# GIVEN PASSAGE
- - - - -

A child holds up her crayon drawing touching on the theme of plastic waste, during a global protest on climate change in Rio de Janeiro, Brazil, Friday. (AP)

Thunberg spoke at a rally later Friday and is expected to participate in a U.N. Youth Climate Summit on Saturday and speak at the U.N. Climate Action Summit with global leaders on Monday.

“They have this opportunity to do something, and they should take that,” she said. “And otherwise, they should feel ashamed.”

The world has warmed about 1 degree Celsius (1.8 Fahrenheit) since before the Industrial Revolution, and scientists have attributed more than 90 percent of the increase to emissions of heat-trapping gases from fuel-burning and other human activity.

Scientists have warned that global warming will subject Earth to rising seas and more heat waves, droughts, powerful storms, flooding and other problems, and that some have already started manifesting themselves.

Climate change has made record-breaking heat temperature records twice as likely as record-setting cold temperatures over the past two decades in the contiguous U.S., according to National Oceanic and Atmospheric Administration data.

- - - - -

# SOURCE DATA

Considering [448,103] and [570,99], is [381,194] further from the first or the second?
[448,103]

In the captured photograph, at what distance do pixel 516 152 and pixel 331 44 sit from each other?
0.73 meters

- - - - -

# INSTRUCTIONS
- a) Which problems does the climate protest article say scientists have warned global warming will subject Earth to?
- b) Resume the climate protest article after its last sentence.
The material has no connection to the climate protest article.

# IN RESPONSE
- a)
- Rising seas
- More heat waves
- Droughts
- Powerful storms
- Flooding

- b)
Nations around the world recommitted at a 2015 summit in Paris to hold warming to less than 2 degrees Celsius (3.6 Fahrenheit) more than pre-industrial-era levels by the end of this century, and they added a more ambitious goal of limiting the increase to 1.5 C (2.7F).

But U.S. President Donald Trump subsequently announced that he was withdrawing the U.S. from the agreement, which he said benefited other nations at the expense of American businesses and taxpayers.

Trump called global warming as a “hoax” before becoming president. He has since said he’s “not denying climate change” but is not convinced it’s manmade or permanent.

New York protester Pearl Seidman, 13, hoped the demonstration would tell the Trump administration “that if they can’t be adults, we’re going to be adults. Because someone needs to do it.” At least one Trump supporter waved a large “Trump 2020” flag as the demonstrators marched in Manhattan.

In Florida, high school students shouted “Miami is under attack” in Miami Beach, where some worried about losing their homes to rising water. On the West Coast, student-led protests drew in some Google and Amazon employees.

Amazon, which ships more than 10 billion items a year, vowed Thursday to cut its use of fossil fuels, and Google CEO Sundar Pichai told the Financial Times in a story published Friday that eliminating the company’s carbon emissions by 2030 didn’t seem “unreasonable.”

Students and guests gather on the steps of the Statehouse in Indianapolis. (AP)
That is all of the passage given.